◆ RECORDED DATA:
───
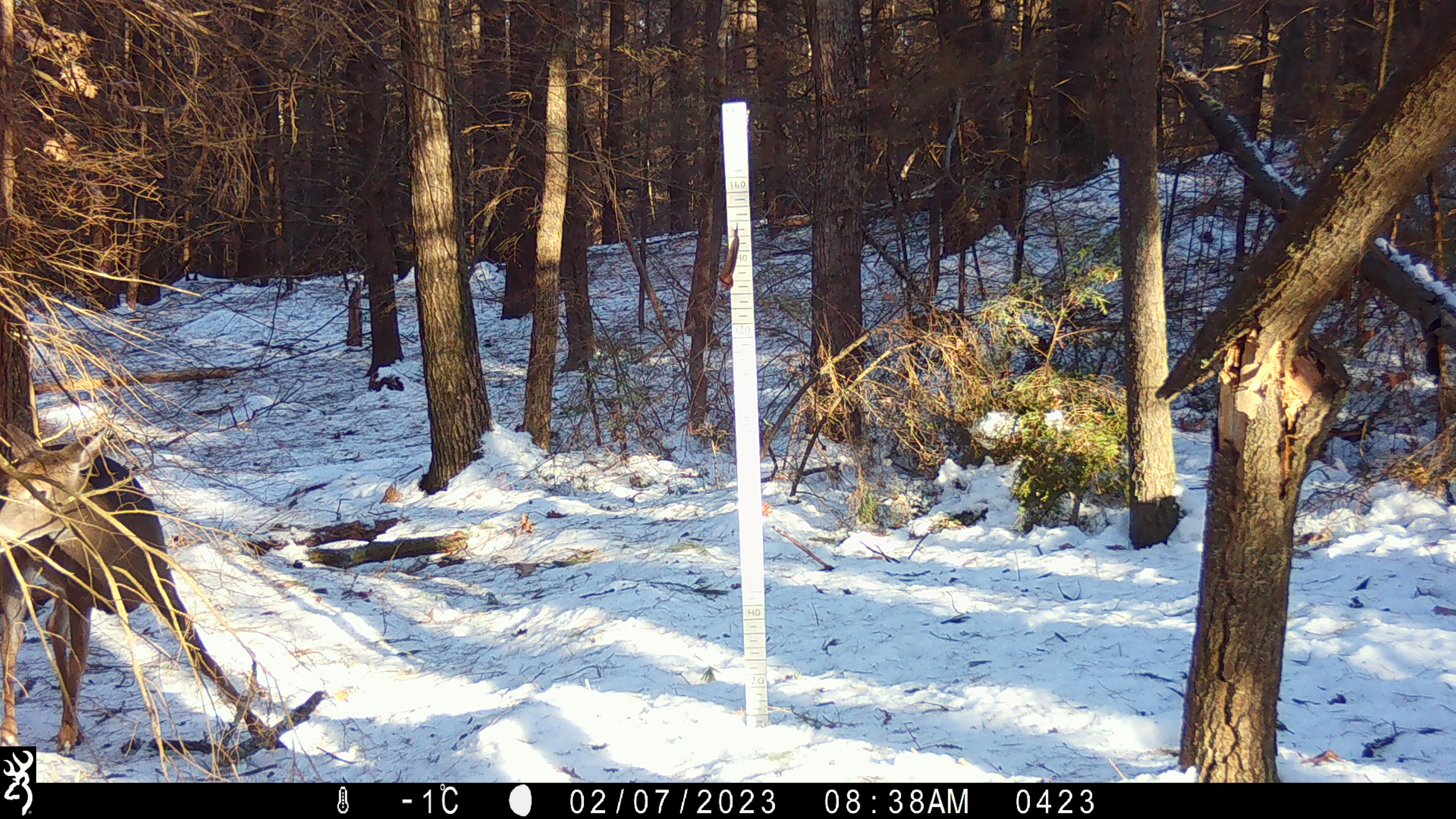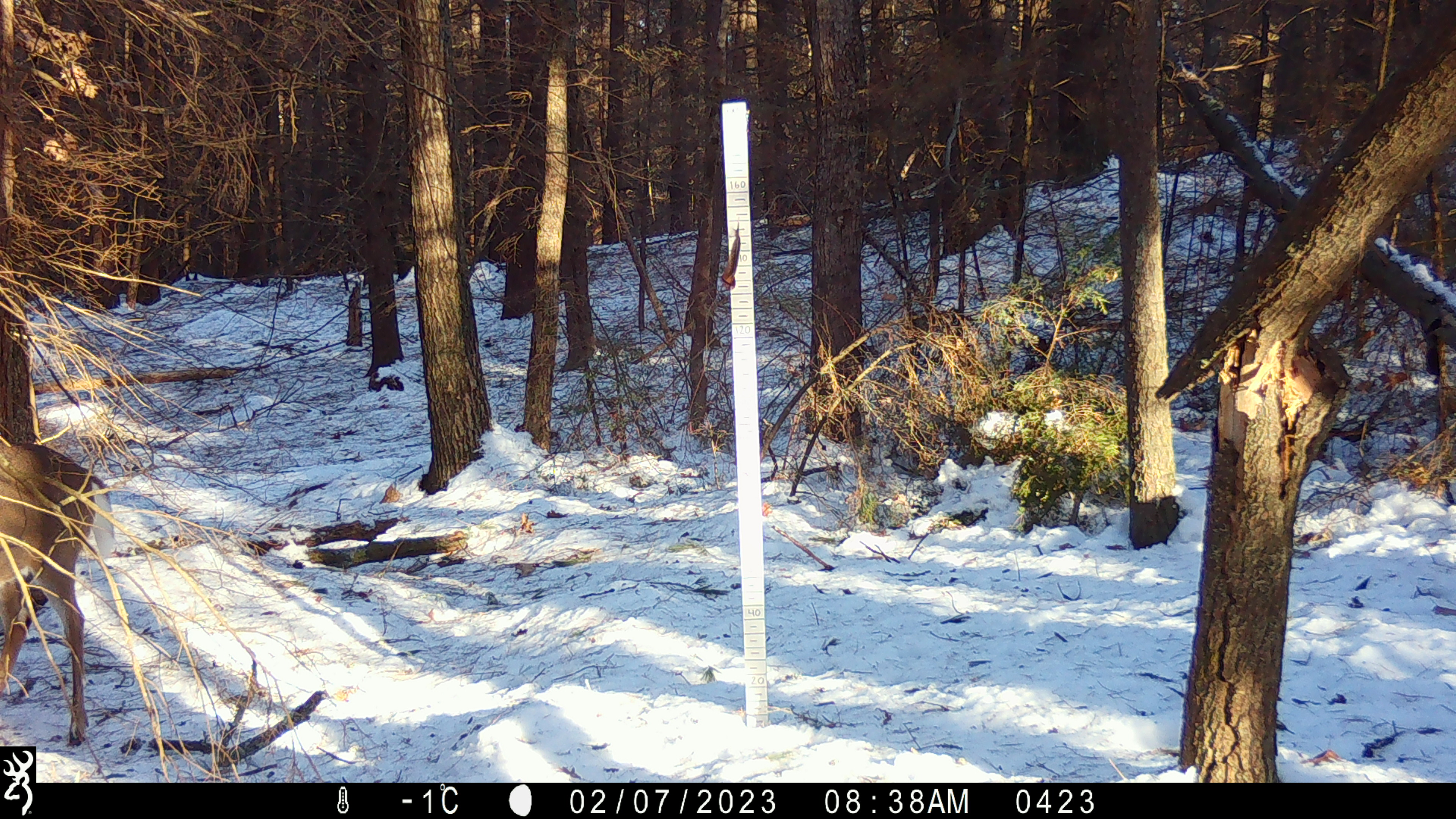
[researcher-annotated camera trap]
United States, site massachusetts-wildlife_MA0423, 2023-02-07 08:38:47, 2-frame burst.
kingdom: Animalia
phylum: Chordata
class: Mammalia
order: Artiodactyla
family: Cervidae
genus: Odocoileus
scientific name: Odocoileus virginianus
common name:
───
◆ TO DO: The job is to set down the whole listing exactly, excluding any images.

◆ YOUR RESPONSE:
[researcher-annotated camera trap]
United States, site massachusetts-wildlife_MA0423, 2023-02-07 08:38:47, 2-frame burst.
kingdom: Animalia
phylum: Chordata
class: Mammalia
order: Artiodactyla
family: Cervidae
genus: Odocoileus
scientific name: Odocoileus virginianus
common name:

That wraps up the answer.